— Tareas por completar —
[A] ¿Puede transcribir literalmente el pasaje del texto sobre arte y locura que va de «La interrelación del» a «el emporio artístico.», ambos incluidos?
[B] ¿Podría prolongar el texto sobre arte y locura a partir de su última oración?

— Texto de estudio —

Una de las obras fundamentales de Javier es sin duda «La extracción de la piedra de la locura». Dicha instalación se llevó a cabo en el Ateneo de Valencia y en el Museo de Bellas Artes de Caracas. Javier no llevó nada espectacular. Lo único que hizo fue reproducir un pabellón completo de enfermos mentales en el espacio del museo. Traspapeló desde la metáfora la locura ofreciendo una visión terrible, pero al mismo tiempo de incuestionable poesía. Téllez en su texto, «De un hospital dentro del museo», explica así su concepción de la obra: «Tanto la museología como la clínica psiquiátrica se basan en taxonomías que establecen una dicotomía de o normal y lo patológico. La selección y marginalización constituyen el principal modus operandi, sea éste el empleado dentro del marco de la historia del arte o del estudio del comportamiento humano. El dogma terapéutico, que ambas ciencias comparten, hace que médicos y curadores de exposiciones se valgan del mismo verbo para definir el ejercicio de sus profesiones: curar el cuerpo; artístico o fisiológico».

La interrelación del arte y lo locura es bastante estrecha. Además entre la genialidad y la locura hay una frágil y delgada frontera. Picasso era un déspota tacaño. Dalí hizo de loco para publicitarse como genio y luego terminó creyéndose su papel. Balthus tenía muchas manías. Pollock administraba emborrachaba su locura trasegando mucho alcohol. Frida Khalo era una amargada melancólica y egocéntrica. La lista es larga. Hoy la locura del mercado organiza la piñata estética y una obra de arte tiene valor no por su contenido, sino por su cotización en el emporio artístico.

— Extractos de líneas —
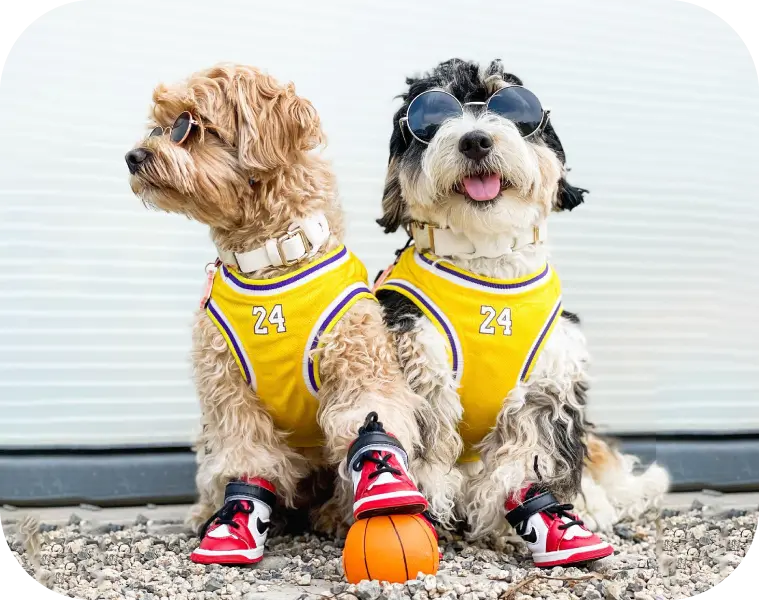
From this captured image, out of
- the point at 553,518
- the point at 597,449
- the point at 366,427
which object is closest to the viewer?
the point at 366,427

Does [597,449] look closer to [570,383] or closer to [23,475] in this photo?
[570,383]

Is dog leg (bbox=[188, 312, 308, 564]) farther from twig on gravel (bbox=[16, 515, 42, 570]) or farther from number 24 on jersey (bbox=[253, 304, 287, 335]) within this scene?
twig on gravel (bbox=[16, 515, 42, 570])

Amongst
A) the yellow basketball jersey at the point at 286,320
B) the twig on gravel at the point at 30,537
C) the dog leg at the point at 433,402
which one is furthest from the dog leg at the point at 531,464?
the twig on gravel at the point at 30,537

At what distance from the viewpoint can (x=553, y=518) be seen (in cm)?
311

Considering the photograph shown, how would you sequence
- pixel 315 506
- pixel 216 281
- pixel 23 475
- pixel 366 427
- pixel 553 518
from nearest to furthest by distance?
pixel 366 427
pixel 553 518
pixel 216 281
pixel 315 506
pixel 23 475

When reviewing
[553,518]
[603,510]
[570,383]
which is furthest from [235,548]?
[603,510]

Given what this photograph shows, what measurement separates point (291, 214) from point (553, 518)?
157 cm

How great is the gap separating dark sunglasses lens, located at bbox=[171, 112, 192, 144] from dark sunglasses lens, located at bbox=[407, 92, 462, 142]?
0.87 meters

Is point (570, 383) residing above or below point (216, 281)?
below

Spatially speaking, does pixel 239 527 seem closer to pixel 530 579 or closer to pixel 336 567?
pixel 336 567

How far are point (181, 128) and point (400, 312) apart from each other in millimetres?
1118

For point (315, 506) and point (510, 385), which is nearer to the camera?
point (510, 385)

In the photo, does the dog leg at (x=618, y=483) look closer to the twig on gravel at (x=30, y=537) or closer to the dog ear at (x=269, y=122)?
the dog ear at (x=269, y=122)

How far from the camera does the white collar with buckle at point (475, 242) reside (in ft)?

— Respuestas esperadas —
[A]
La interrelación del arte y lo locura es bastante estrecha. Además entre la genialidad y la locura hay una frágil y delgada frontera. Picasso era un déspota tacaño. Dalí hizo de loco para publicitarse como genio y luego terminó creyéndose su papel. Balthus tenía muchas manías. Pollock administraba emborrachaba su locura trasegando mucho alcohol. Frida Khalo era una amargada melancólica y egocéntrica. La lista es larga. Hoy la locura del mercado organiza la piñata estética y una obra de arte tiene valor no por su contenido, sino por su cotización en el emporio artístico.

[B]
Lo escrito por Perán Erminy es puntual: “Si la locura es indefinible y terriblemente enigmática y desconocida, y si no podemos reconocerla, pero sólo a través e su calificación por el poder, aunque no compartamos las razones de su exclusión social y cultural, ni una definición como patología, menos aun en las artes, para las cuales es necesaria y consustancial.”

Foucault aseveraba que el arte empuja la locura a sus límites sin cesar. En todo caso una locura creativa, metódica y apasionada como la que mueve a Hamlet. Al mismo tiempo el arte conforma la mejor terapia, tanto para el espectador como para sus creadores, cuando nos asomamos a la calle y sentimos que el aire está viciado de una locura cotidiana y sin sentido que muchas veces nos rebasa.